Friday, 24 July 2009

Day 80

Death always takes us by surprise. Even after a long sickbed, when we had time to reflect about the dreaded hour to come, most people will still have that “cheated out of life” feeling.

Henry Nouwen once wrote that one of our great difficulties in dealing with life’s realities is that we live under the illusion of immortality.

Take modern society as an example. The stuff that sell the most, are the kinds that promise to keep us young and pretty.

Or how about Mainstream Religion? From all walks of life Religion tends to take us out of here, focusing the eternal life to come, never really dealing with the common, everyday realities that this life has to offer as a gift and not a curse.

So we end up living and praying as if life will go on forever. As if sickness and difficulties will never cross our or our love ones’ paths.

But this is just an illusion.

We have to move beyond this way of living.

For Nouwen this move meant prayer.

To pray is to realise your own mortality, your own vulnerability and your desperate need for community, friendship and intimacy.

But Nouwen was not referring to bed side prayers and the endless list of wants and needs we communicate to God under the banner of Faith and Prayer.

He was talking about a life constantly engaged with God. Not just talking, but really listening to the inner voice of the Big Spirit who dwells in all of us, being guided by God’s voice instead up being tossed around by all the other voices screaming in cacophonic chaos from the top church pulpits, bill boards, magazine covers and Hollywood illusions.

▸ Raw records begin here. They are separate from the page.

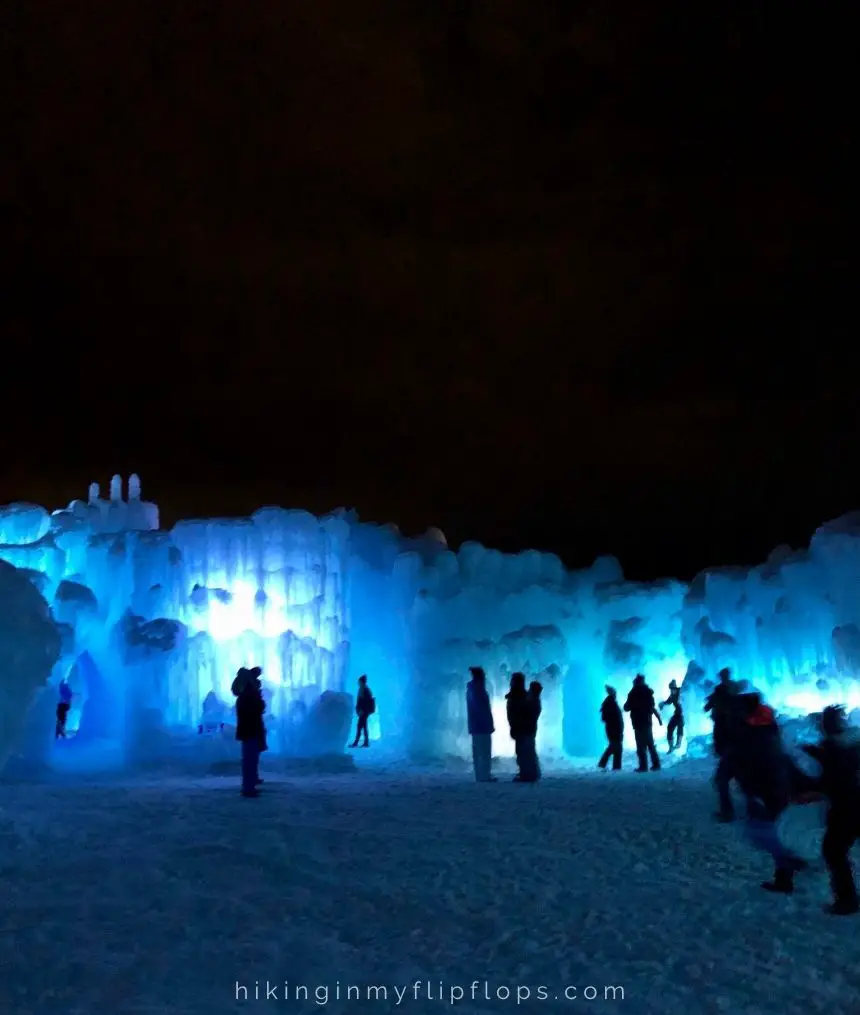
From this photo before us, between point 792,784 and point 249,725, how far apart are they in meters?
7.87

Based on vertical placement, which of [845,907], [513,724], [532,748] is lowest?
[845,907]

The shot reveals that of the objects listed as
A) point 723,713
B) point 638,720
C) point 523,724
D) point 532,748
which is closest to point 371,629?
point 638,720

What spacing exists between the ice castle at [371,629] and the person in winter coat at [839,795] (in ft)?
52.3

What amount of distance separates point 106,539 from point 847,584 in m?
19.0

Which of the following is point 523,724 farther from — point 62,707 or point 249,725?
point 62,707

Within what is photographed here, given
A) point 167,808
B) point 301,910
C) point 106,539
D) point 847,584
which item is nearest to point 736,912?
point 301,910

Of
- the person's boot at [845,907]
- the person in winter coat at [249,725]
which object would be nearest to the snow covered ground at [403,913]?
the person's boot at [845,907]

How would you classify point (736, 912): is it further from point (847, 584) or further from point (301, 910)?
point (847, 584)

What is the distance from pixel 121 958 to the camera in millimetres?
6477

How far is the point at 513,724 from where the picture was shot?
1588 centimetres

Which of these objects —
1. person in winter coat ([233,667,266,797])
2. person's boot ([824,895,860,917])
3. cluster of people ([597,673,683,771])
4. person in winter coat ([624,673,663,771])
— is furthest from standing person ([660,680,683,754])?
person's boot ([824,895,860,917])

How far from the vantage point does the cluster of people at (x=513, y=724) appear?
51.9 feet

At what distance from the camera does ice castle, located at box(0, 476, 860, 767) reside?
24906 mm

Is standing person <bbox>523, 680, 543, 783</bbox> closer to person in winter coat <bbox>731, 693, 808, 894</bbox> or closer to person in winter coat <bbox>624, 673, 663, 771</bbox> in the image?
person in winter coat <bbox>624, 673, 663, 771</bbox>
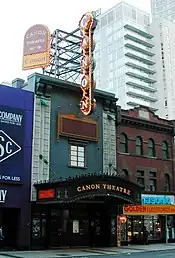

Then, when death happens we might find the grace to embrace it as part of the trickiness of Life going through the motions.

1 comment:

AlexSteyn said...

thank you for this post. My grandfather is leaving our world and joining our Father in heaven. It sounds perfect but the reality is death sucks. It's crap. I am hurting. But I also always lived like everybody lives forever. And everybody has an equal and fair chance to go to heaven. (I'm an optimist). Both my grandmother's and all three my grandfathers are alive. Saying goodbye to one of them like this is hard. But this post reitterated something that I lost sight of in my grief... prayer? One thing that I only learned about my grandfather was his intense deeply spiritual and personal relationship with God. He had made peace with the world and he is ok with going. There is a lot that is still sad, leaving my gran behind, the farm, his beloved cattle, us. But he has had long fulfilling life and is a wise man. intelligent, not of books and languages and math, but of Nature, animals, water, the farm land and living a life so dedicated, warm heartedly, and religious, not boastful, but humble, that I look up to him and wonder if I reach 80 and my legacy was something to be talked about it would shine like the beacon of strength his does.